On the other hand, Thomas Cooper’s ‘Storm Drain Bob’ and Billy Middleton’s ‘Trolls’ are both quiet stories that build to a disturbing finish. The sense of menace in Cooper’s story pivots about a one-line paragraph: ‘One day Storm Drain Bob asks, “Hey, kid, ever seen a pussy?”’ The threat he represents at the end is made all the more chilling by the gap between what the boy thinks of him and what the reader can infer from his behaviour throughout the story. Middleton’s piece, at more than 6000 words, is the longest in this issue, but it gives him space to flesh out the fraught father-son relationship between Peter and Ralph, into which their young neighbour (and the horn on his head) intrudes like a thorn. The story’s ending is then surprising and disquieting in equal measure.
In the poetry section, prose poetry nestles comfortably alongside more conventional-looking stanzas, with the majority of poets having submitted extracts from sequences. Laurel Blossom’s selections from her current project The Longitude Problem, a companion to her earlier Degrees of Latitude, provide snapshots of a woman’s life, revealing just enough to make you want to read the poems within the context of a full collection. Donora Hillard’s series of poems, in her own words, ‘is about desire’, written when she moved in with her fiancé.

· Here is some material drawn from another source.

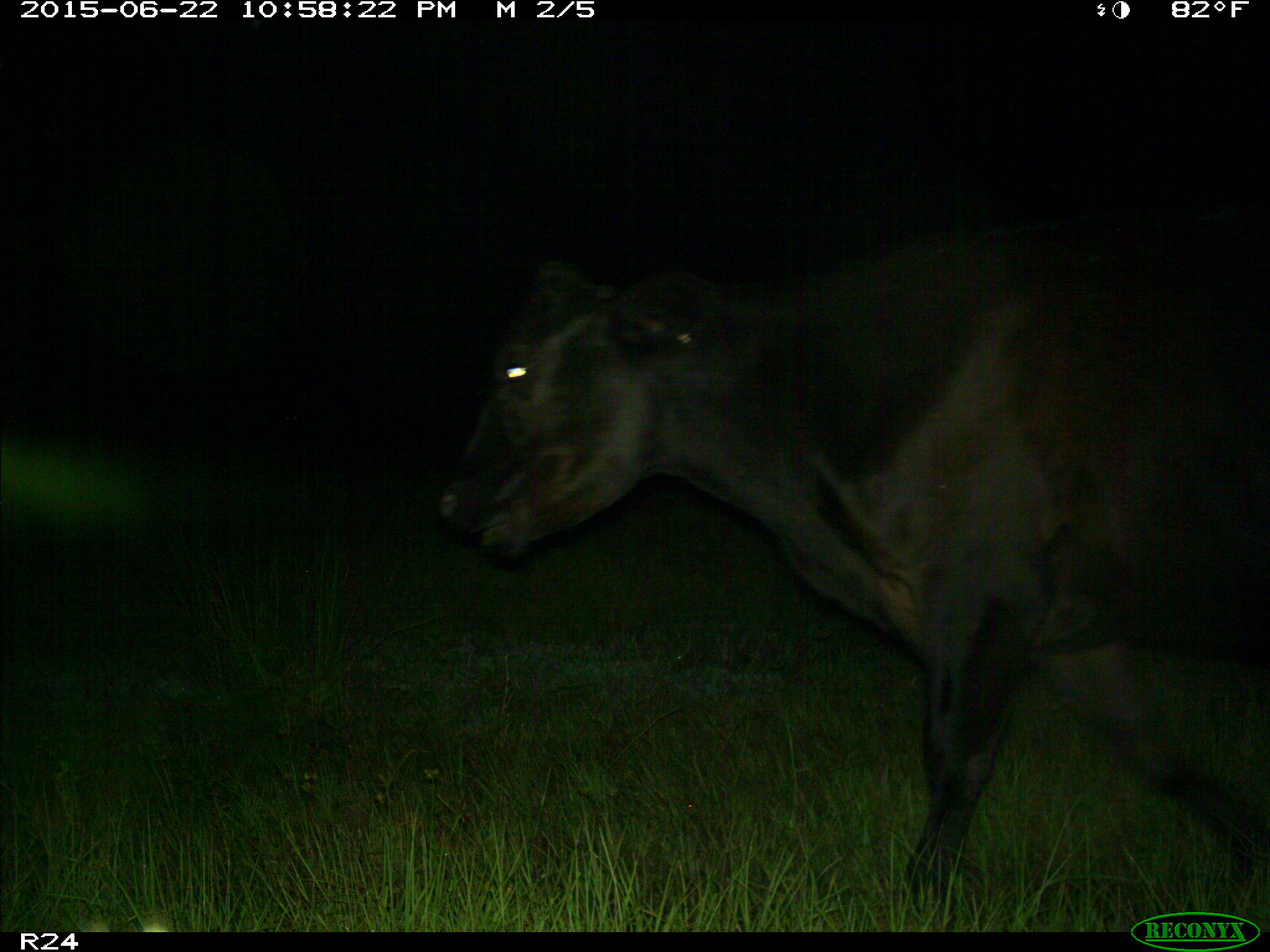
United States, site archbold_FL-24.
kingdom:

Poems like ‘Champ’ (‘Give me a composition theorist / who wants to drip habanero-laced / honey across my torso’) or ‘The Night Before the Wedding’ (‘You fondled / God a little’) do not shy away from the sensuality of relationships.
Yet it is Tim Tomlinson, whose contributions happen to be the only ones not linked as part of some larger sequence, who delivers the standout poem of Issue 29. ‘Fuck the Troops’ is a blistering indictment of (to borrow Tomlinson’s words) ‘hypocrites [who] use the troops as an excuse to advance hideous, hateful agendas that are actually harmful to the troops and other living things’. His is a decidedly disenchanted, but ultimately, honest perspective:
what do I give a shit about the troops? Or
the heroes, or the first goddamn responders?
Fuck them all. Or put it another way: care
for them as much
as Washington does, and here I’m not talking
about the generals.
Let’s care for them as much as
of Defense cares, or as much as both houses
of congress care, as much as the Teabaggers
care about them or me and my goddamn nails,
On the whole, I would say there is more to like than not about FRiGG Issue 29. While not all of the pieces might appeal to everyone (like how I still cannot bring myself to enjoy Daphne Buter’s postmodern ‘Hell Dogs’), the fiction will appeal to those who like their writing slightly dark and offbeat, while the variety of poetic modes showcased also means there should be something for everyone in that section, while EnoaraF’s intriguing graphics certainly give this online magazine a slight edge compared to others that offer up just plain words on a screen.